_Travail à faire_:
A – Selon l'extrait sur Jean-Baptiste, quels étaient les trois types d'« oints du Seigneur » en Israël ?
B – Prolongez l'extrait sur Jean-Baptiste à la suite de sa dernière phrase.

_Extrait source_:
+===+

Is
40, 1-5.9-11 ; Ps 103 ; Tt 2, 11-14 ; 3, 4-7 ; Lc 3, 15-16.21-22
Chers
frères et sœurs,
Si
nous voulons comprendre ce que nous dit saint Luc dans l’évangile de ce jour,
il faut procéder en trois étapes.
La
première concerne l’identité de Jean-Baptiste et le sens de son baptême. Jean
était-il le Christ – c’est-à-dire l’« oint du Seigneur » ?
En Israël, il pouvait y avoir trois types d’« oints du Seigneur » :
les rois, les prophètes et les prêtres.
À
l’évidence Jean-Baptiste n’était pas un christ-roi : il n’en avait aucune
légitimité. Christ-prophète, il pouvait l’être, en raison du fait qu’il était
« nazir » - un nazir est un premier-né consacré à Dieu
depuis sa naissance. Et c’était bien le cas de Jean-Baptiste. D’ailleurs, l’évangile
dit que sur Jean-Baptiste reposait l’esprit du prophète Élie. Mais Jean pouvait
être aussi un christ-prêtre. En effet, son père Zacharie lui-même était prêtre,
descendant d’Aaron, de la classe d’Abia. En raison de cette généalogie, Jean,
en effet, est un prêtre tout à fait légitime, digne même d’être grand-prêtre.
Alors les gens s’interrogent, car ils savent bien que les Grands-Prêtres nommés
par Hérode le Grand et les Romains sont illégitimes, eux.
Se
pose alors la question du baptême que Jean pratique au bord du Jourdain. En
effet, le baptême est d’abord un acte sacerdotal : il est une purification
nécessaire du Grand Prêtre, plus généralement des prêtres et des lévites, avant
tout sacrifice, avant toute offrande à présenter à Dieu dans son Temple. Par
extension, tout le Peuple de Dieu ayant vocation à présenter l’offrande de sa
prière à Dieu, doit lui-aussi être purifié. C’est ainsi que sortant d’Égypte
sous la conduite de Moïse, le peuple est purifié dans la Mer Rouge avant de
pouvoir accéder, par un temps de Désert, à la Présence de Dieu au Sinaï. De
même au temps de Josué : c’est après avoir été purifié par le passage du
Jourdain, que le Peuple a pu entrer en Terre Promise avant de pouvoir accéder,
finalement, à Jérusalem.

+===+

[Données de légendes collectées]
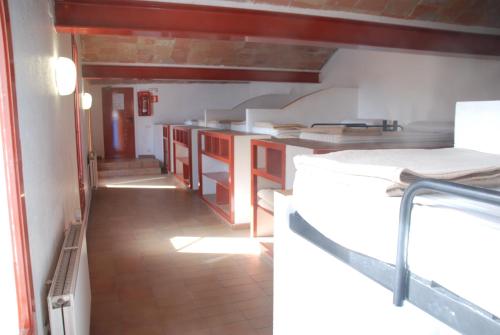 Imagen de la habitación del Albergue Emp&uacute;ries. Foto 6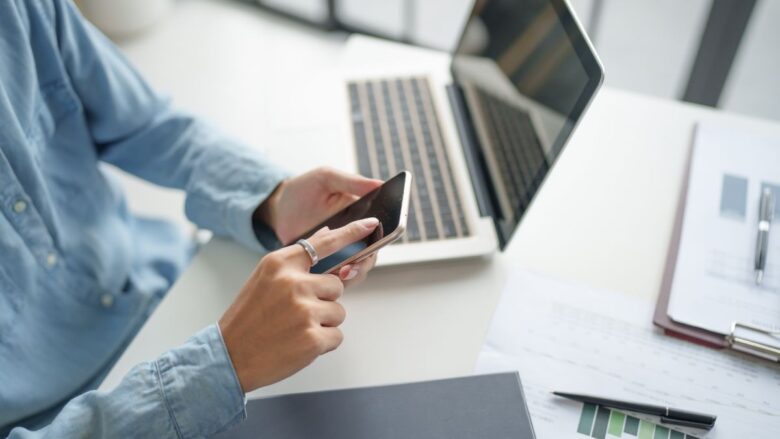 スマホでパパ活アプリを比較する男性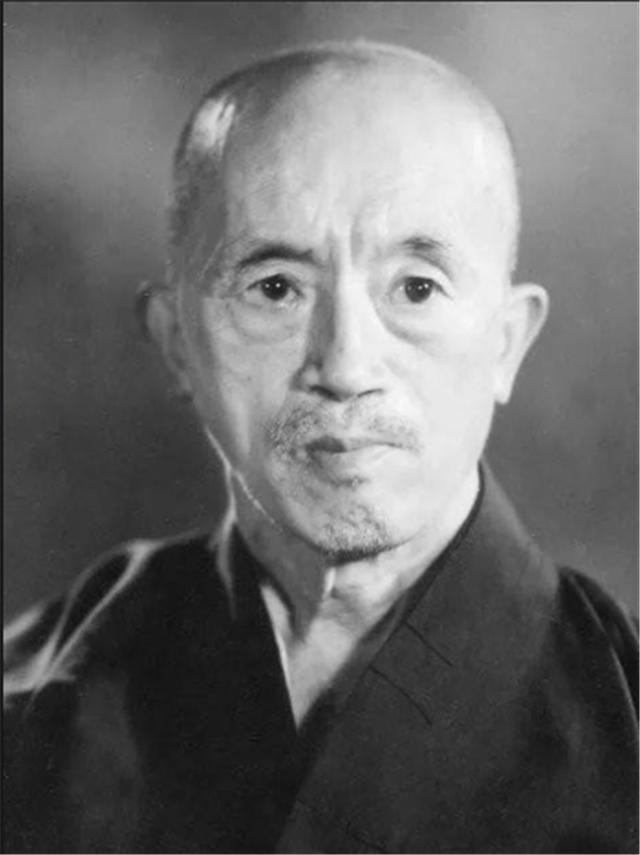 『海灯法师』海灯法师，77岁当众示范“二指禅”，一个骗了国人的少林寺高手？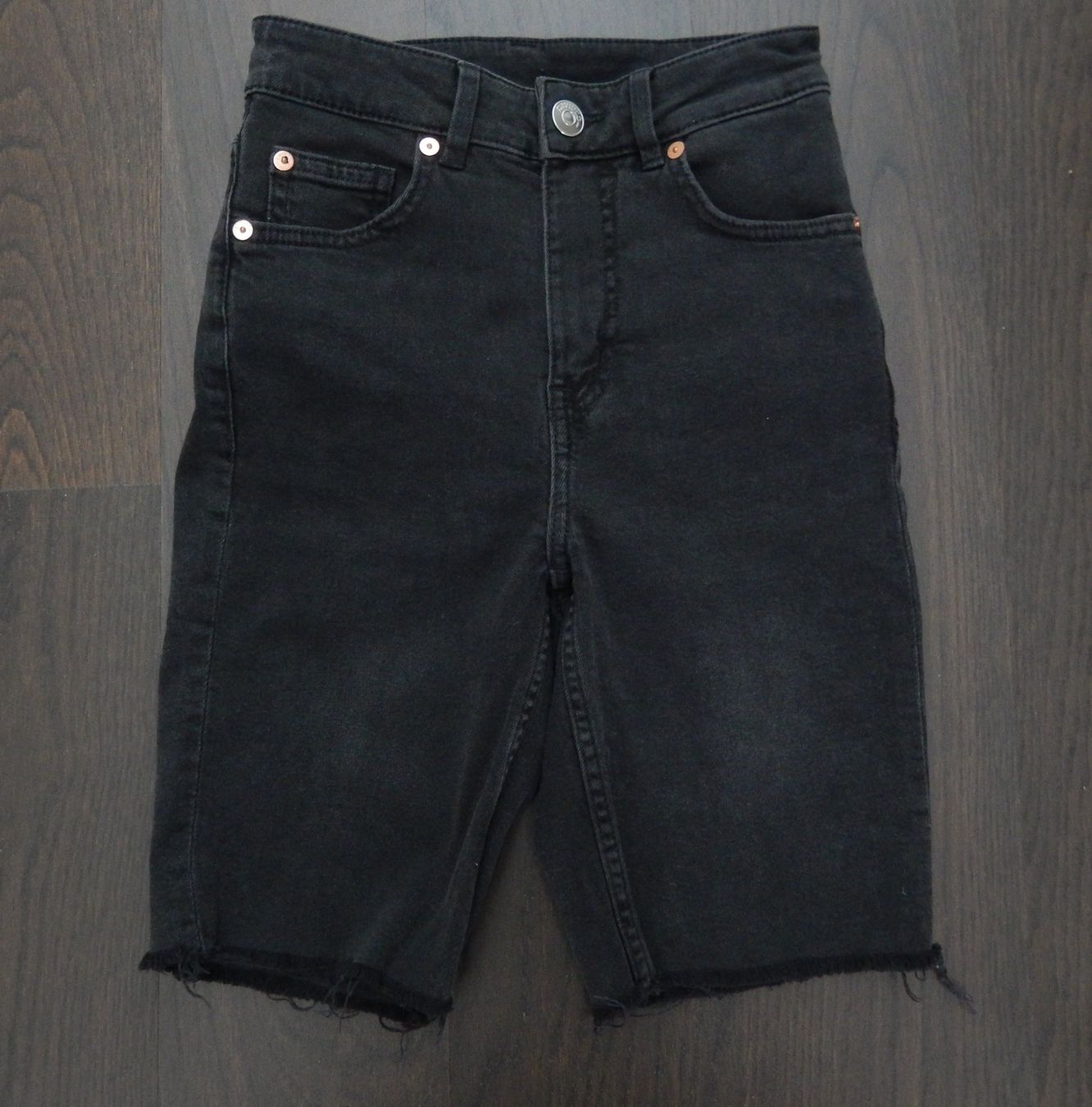 H&M Jeans: H&M DIVIDED Skinny Bermudas Gr. XXS – Usato da Tuggen venduto da vivira 2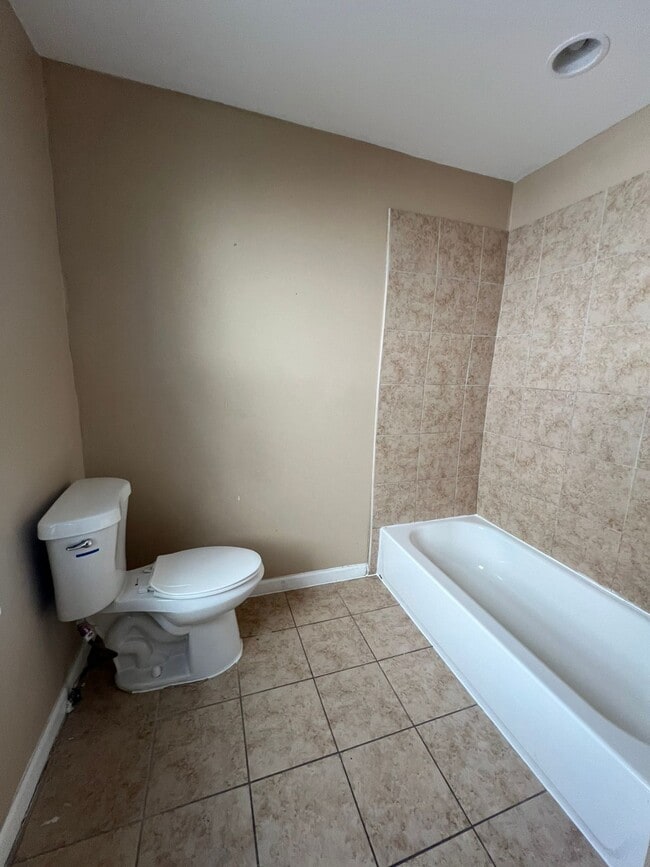 Building Photo - 13522 Birwood St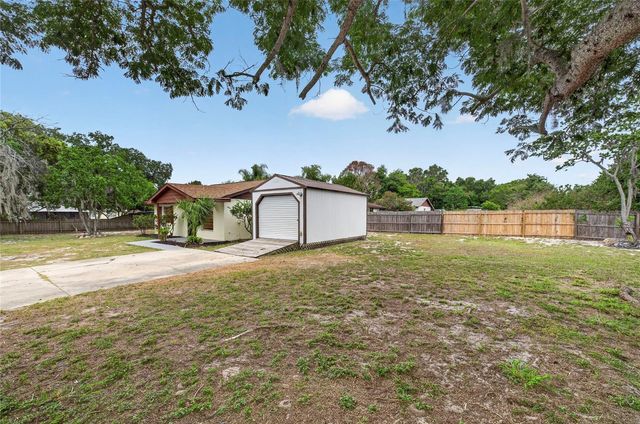 610 2ND AVENUE, Lake Wales, FL 33859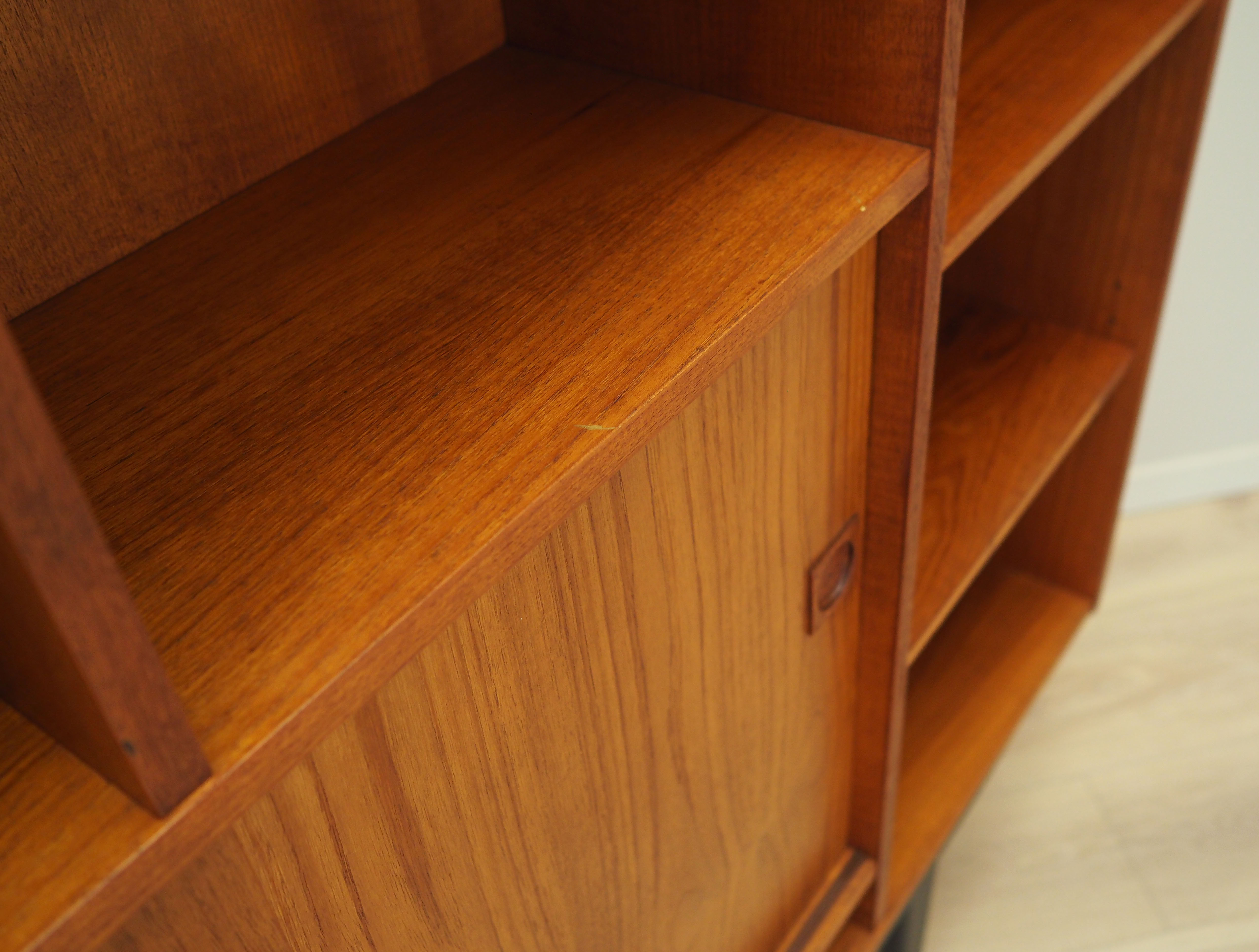 Teak bookcase, Danish design, 1970s, production: Farsø Møbelfabrik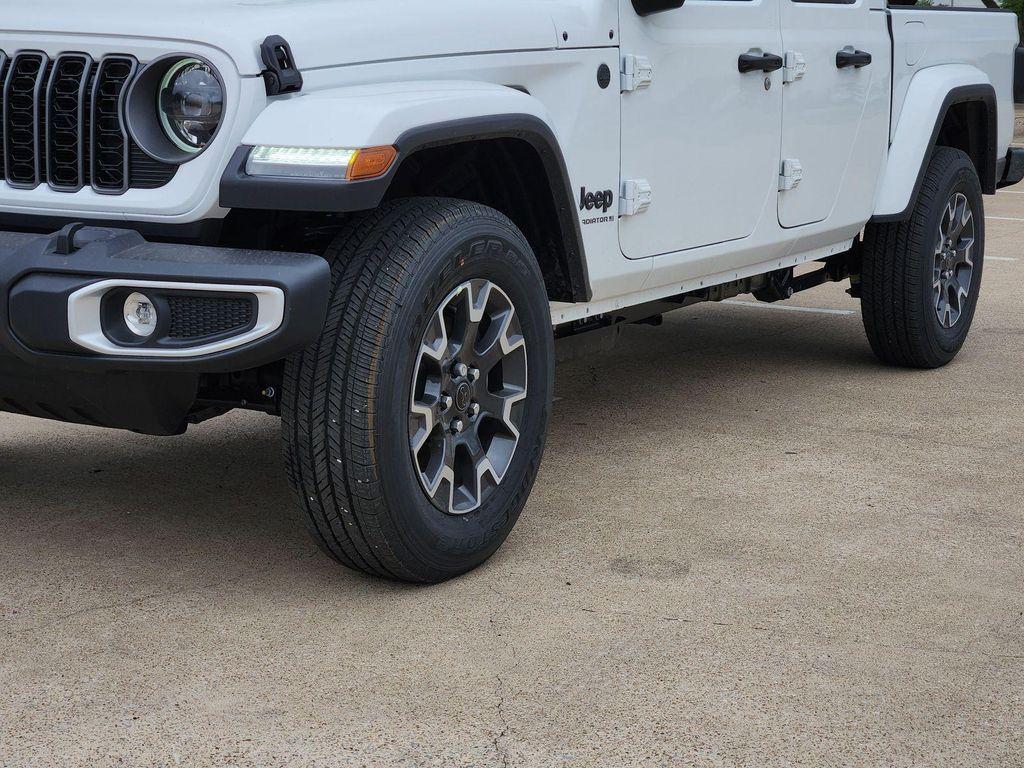 new 2026 Jeep Gladiator car, priced at $41,766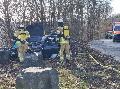 Autobrand: Rauch lenkt Fahrer in Mudersbach ab  Kollision mit Stein 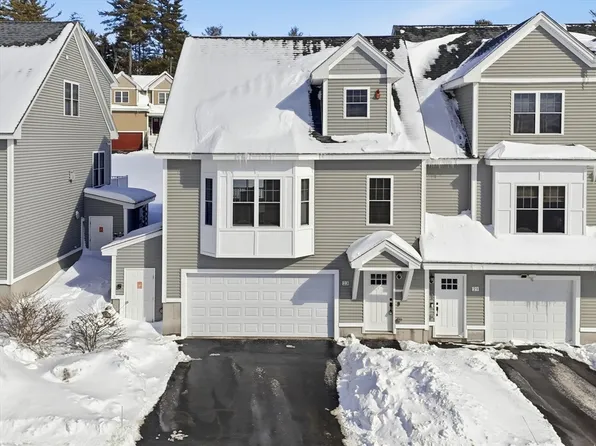 23 Apache Way #23, Westford, MA 01886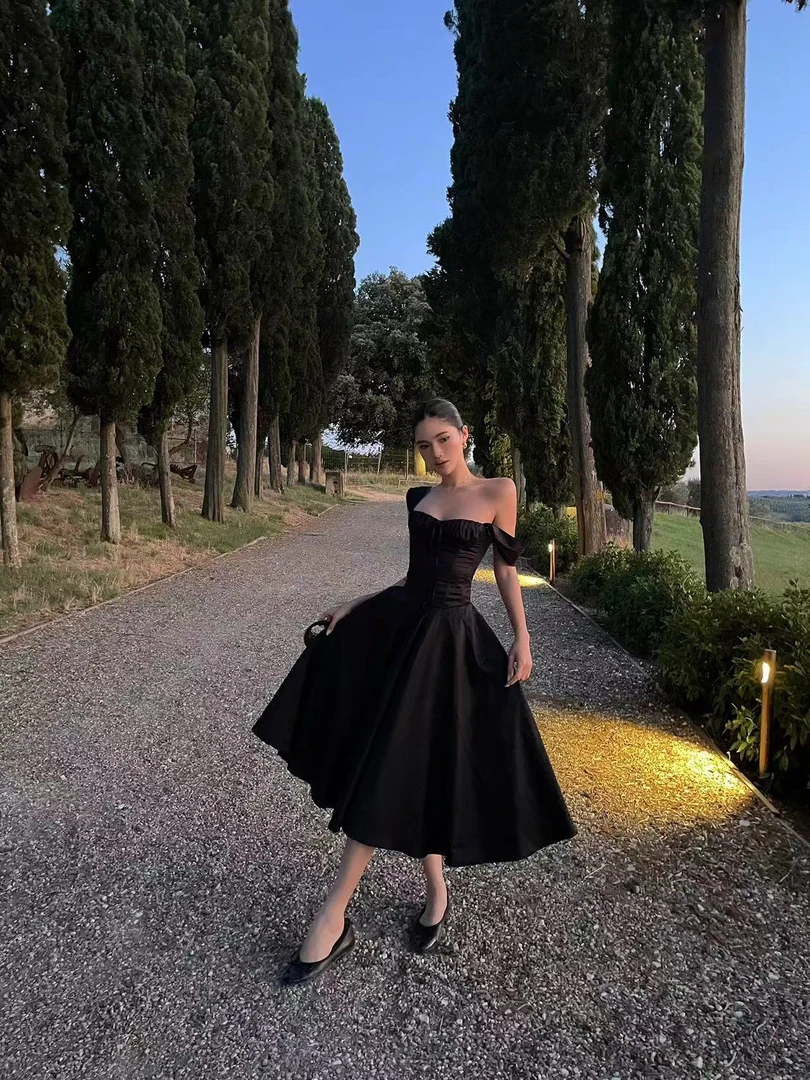 法式高级感设计小众气质收腰连衣裙女2025夏季新款显瘦长裙子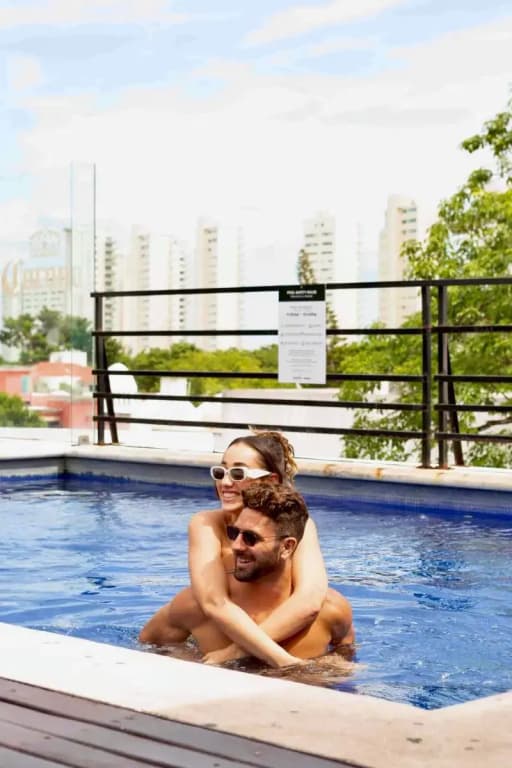 Nomads Hotel, Hostel & Rooftop Pool — photo 5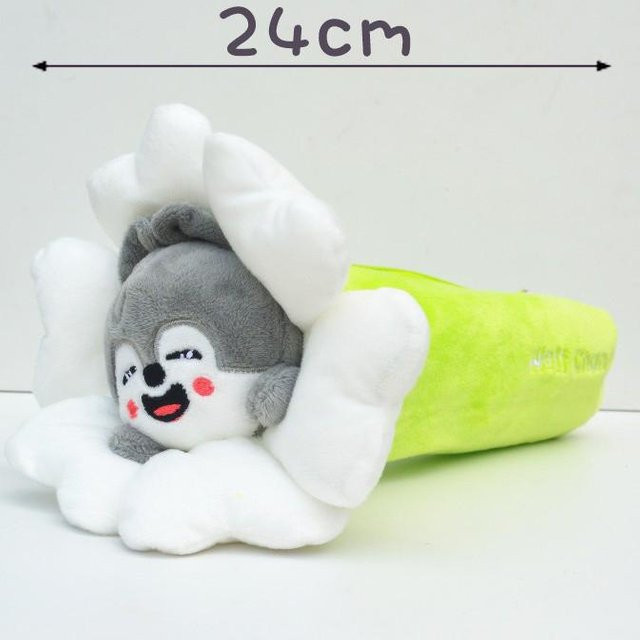 SKZOO Kpop Federmäppchen mit Plüschtier-Schlüsselanhänger und Umhangpuppe in Multicolour - Bild 1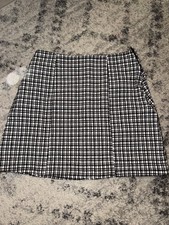 BDG Urban Outfitters Black  White Check Mini Skirt M Woven Zip Closure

+===+

_Réponses par numéro_:
A – Les rois, les prophètes et les prêtres.

B –
Ainsi,
le baptême de Jean peut être compris de deux manières. Pour le peuple, il
s’agit de se purifier, car le Messie devant venir, de nouveau la Terre Promise sera
rendue accessible et Dieu s’y manifestera. Dans ce sens, Jean-Baptiste se
présente plutôt comme un Christ-prophète, qui prépare le peuple à la venue de
Dieu. Mais pour saint Luc, et pour Jean-Baptiste, et Jésus, il faut voir le
baptême de Jean différemment. C’est la deuxième étape.
Quand
Jésus se présente au baptême, qui est-il ? En fait, c’est bien lui, le
Christ. Mais quel Christ ? Un christ-roi, un christ-prophète ou un
christ-prêtre ?
Christ-roi,
il l’est de naissance : il est fils de Marie, fille de David, et adopté
par Joseph, fils de David. Jésus est de lignée royale à 100% : il ne lui
manque que l’onction donnée par le Grand-Prêtre pour activer sa royauté. Or,
nous l’avons vu, Jean-Baptiste est légitime en tant que Grand-Prêtre. Le
baptême de Jésus peut être vu comme une onction royale. Et il l’est.
Christ-prophète ?
Comme Jean, Jésus est un premier-né consacré à Dieu dès sa naissance. Comme
lui, il est célibataire et respecte intégralement les commandements de la Loi.
La descente de la colombe l’atteste : par l’Esprit qui repose sur lui, il
est christ-prophète. Un prophète n’est pas tant quelqu’un qui fait des
prophéties, qui annonce l’avenir ; ça, ce n’est qu’un aspect de la
prophétie. Un prophète, c’est d’abord celui qui est habité par l’Esprit de Dieu
et qui parle et agit au nom de Dieu, et qui explique le sens de son témoignage.
C’est celui qui traduit la Parole de Dieu pour la rendre accessible aux gens de
son temps. C’est un ange humain, en quelque sorte. Ainsi Jésus est d’autant
plus Christ-prophète qu’il est lui-même le Verbe de Dieu, la Parole de Dieu. Il
est 100% prophète.
Est-il
aussi un Christ-prêtre ? Ah, voilà la grave question ! Et la réponse
est certainement une surprise aussi pour Jean-Baptiste, lui-même. Cela voudrait
dire que Jean-Baptiste, en tant que prêtre, baptiserait, purifierait Jésus en
tant que Grand-Prêtre – le vrai Christ-prêtre –, avant qu’il présente lui-même
le sacrifice parfait à offrir à Dieu. Et c’est aussi pourquoi il fallait que le
peuple soit purifié lui-aussi auparavant, pour être prêt, pour le véritable sacrifice.
Mais c’est exactement ce qu’il se passe !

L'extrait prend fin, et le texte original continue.